__DATASET EXTRACT__
------------------------------

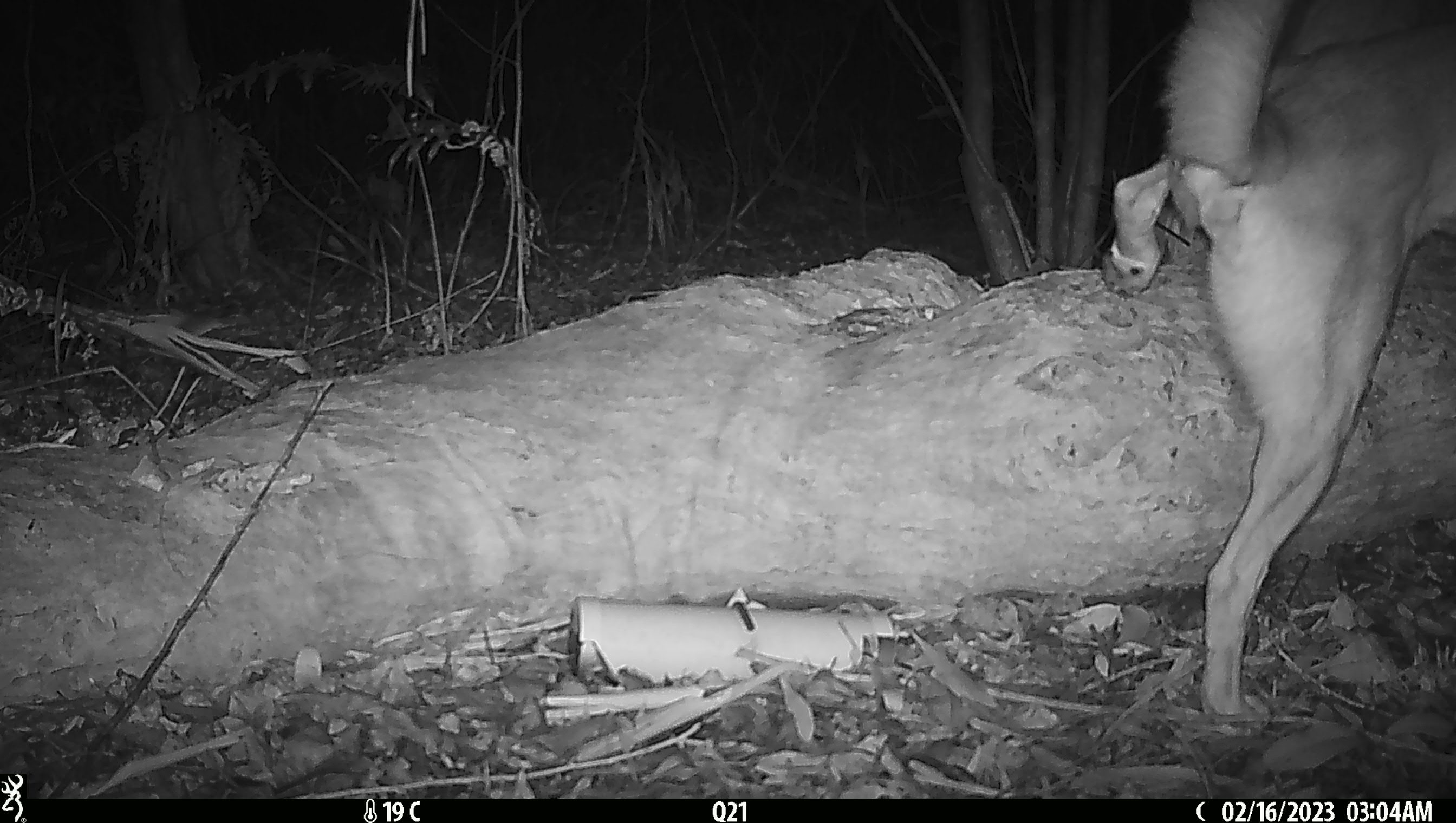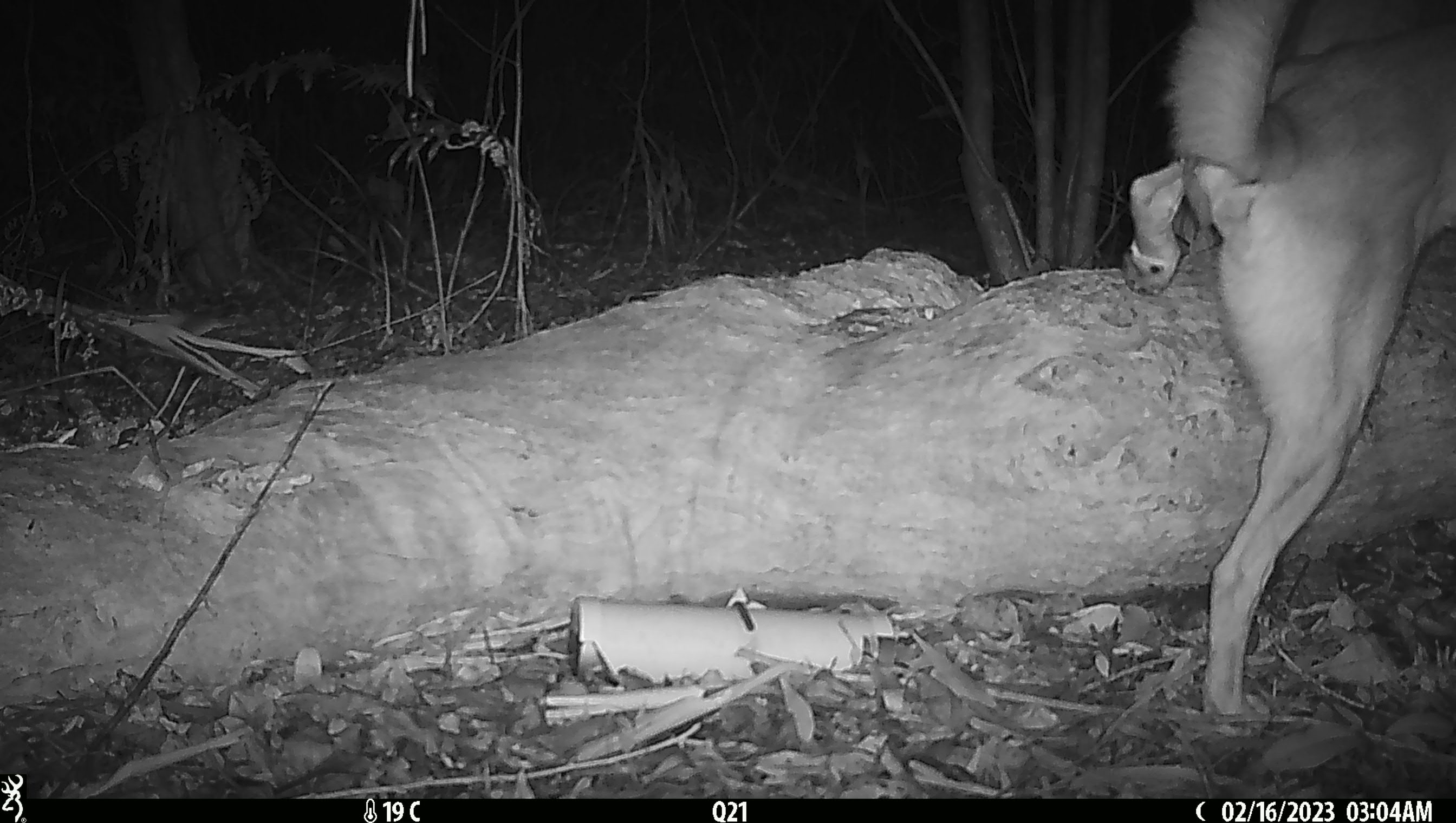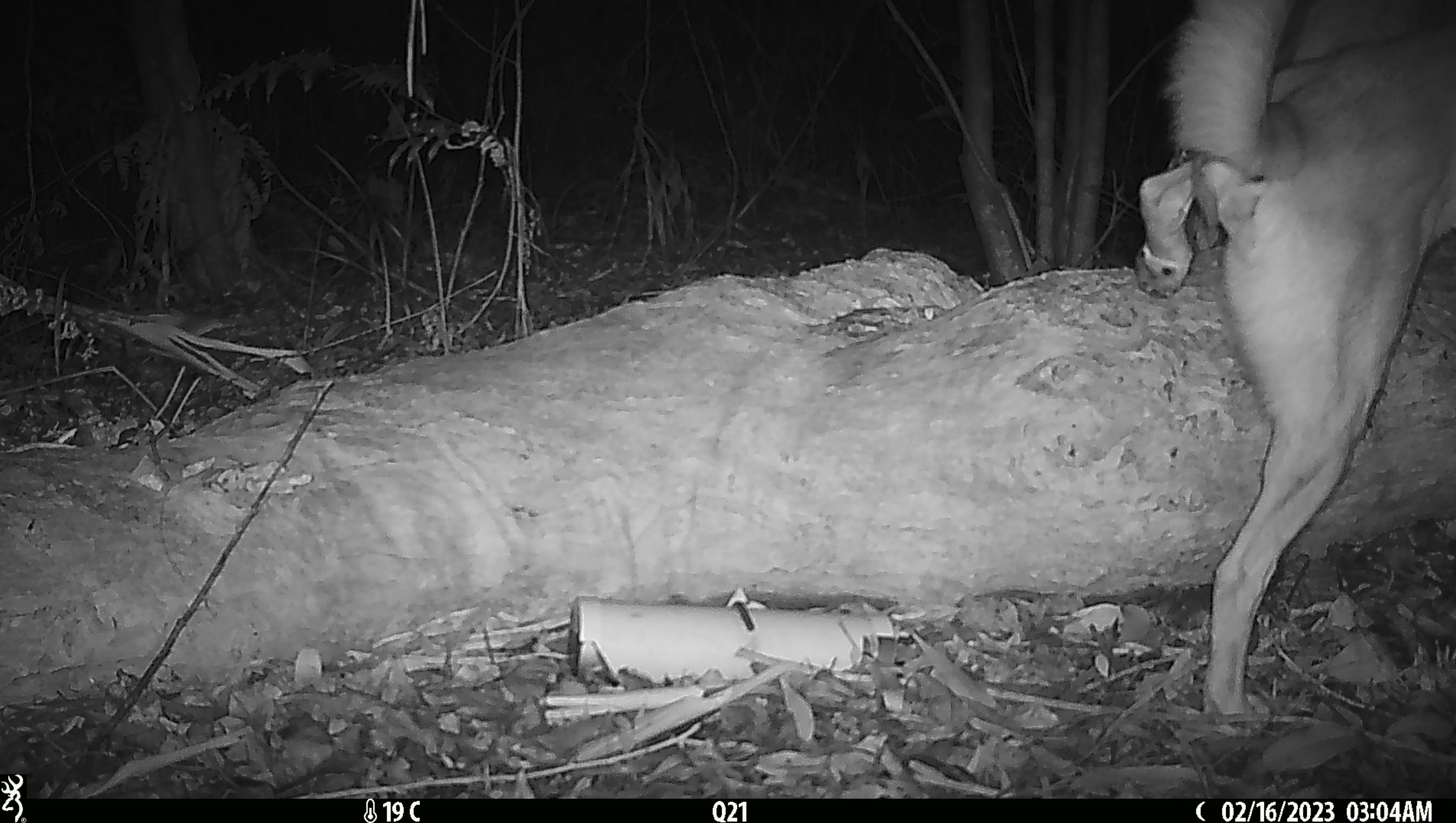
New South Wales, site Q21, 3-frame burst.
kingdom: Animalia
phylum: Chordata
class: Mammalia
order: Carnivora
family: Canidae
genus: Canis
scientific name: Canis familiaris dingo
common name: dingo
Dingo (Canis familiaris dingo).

------------------------------

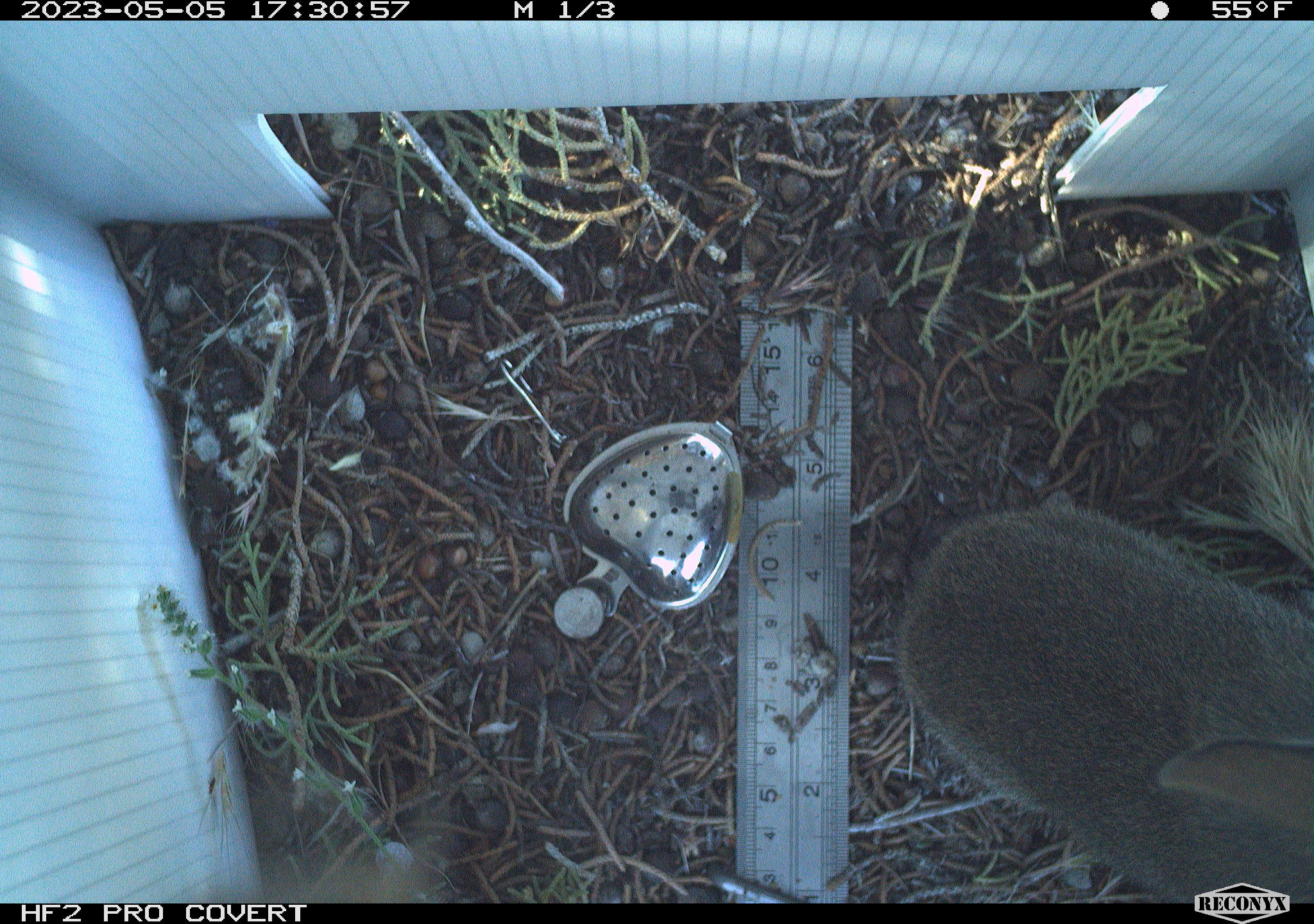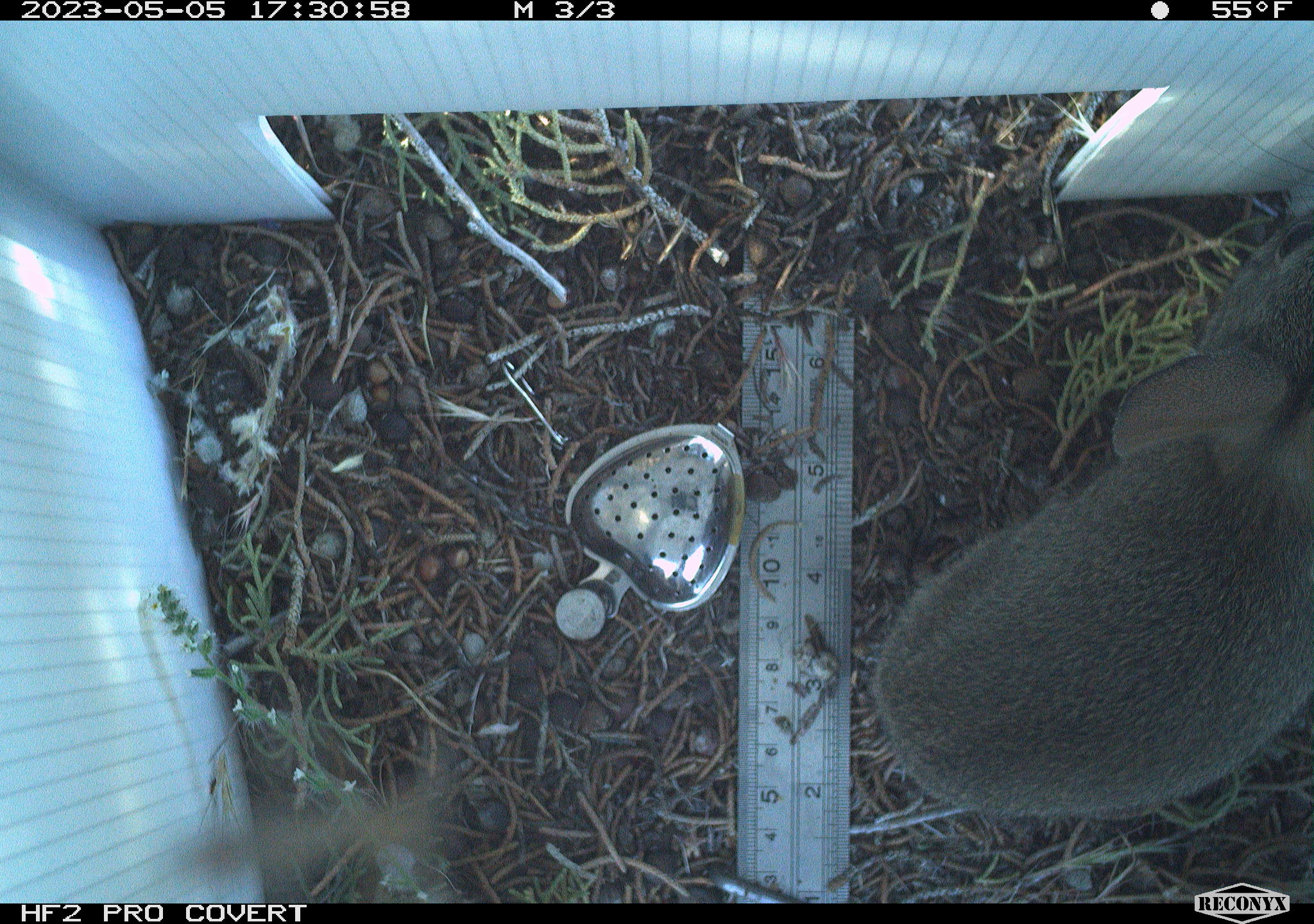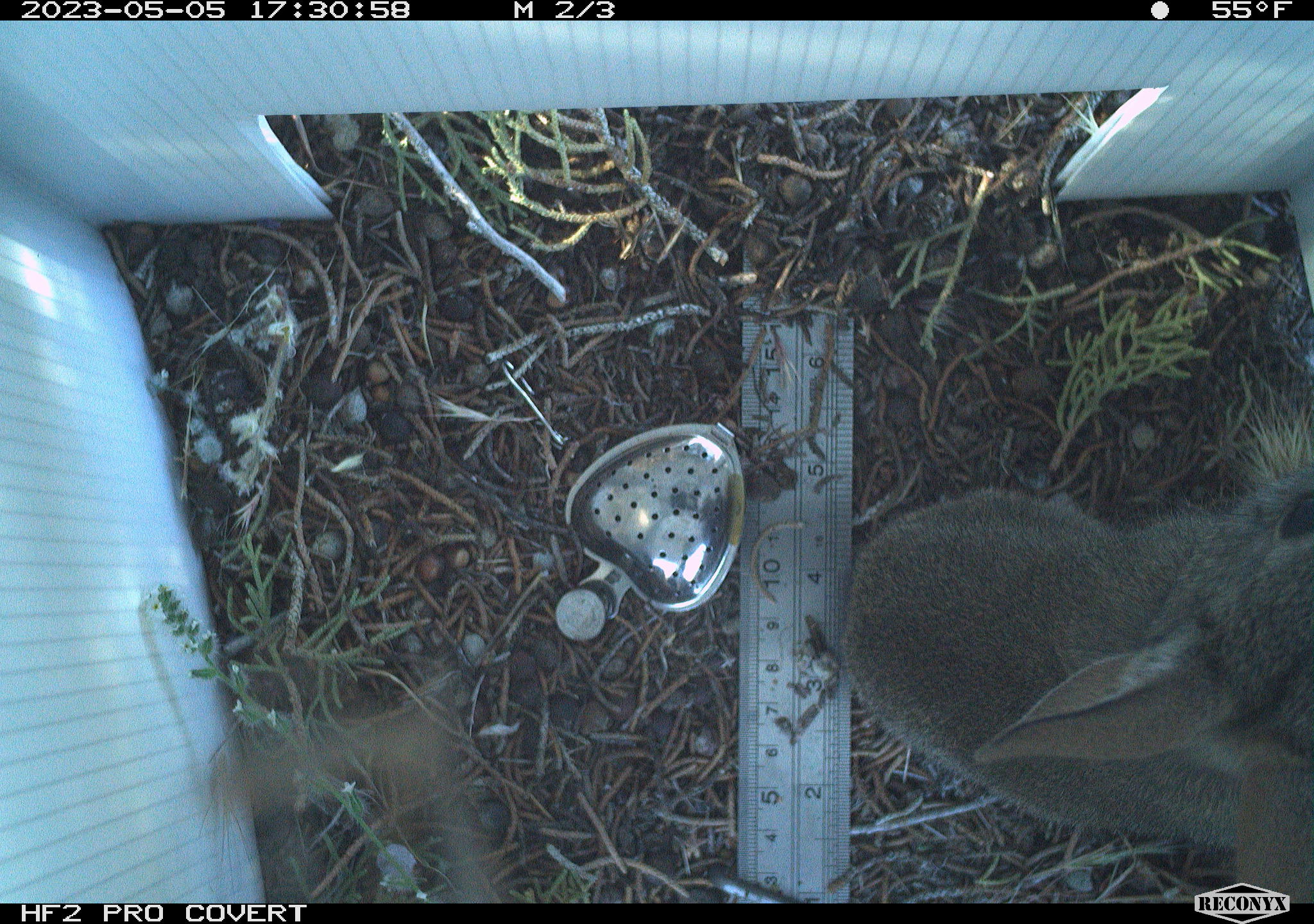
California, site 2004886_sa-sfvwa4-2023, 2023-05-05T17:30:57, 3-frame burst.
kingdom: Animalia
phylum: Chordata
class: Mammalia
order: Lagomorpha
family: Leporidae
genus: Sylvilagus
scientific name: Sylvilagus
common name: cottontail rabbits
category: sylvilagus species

------------------------------

__TASK PROMPT__
Please copy the lines in the records above between the one holding "order: Lagomorpha" and the one holding "category: sylvilagus species", inclusive, exactly and with no other line.

__RESPONSE__
order: Lagomorpha
family: Leporidae
genus: Sylvilagus
scientific name: Sylvilagus
common name: cottontail rabbits
category: sylvilagus species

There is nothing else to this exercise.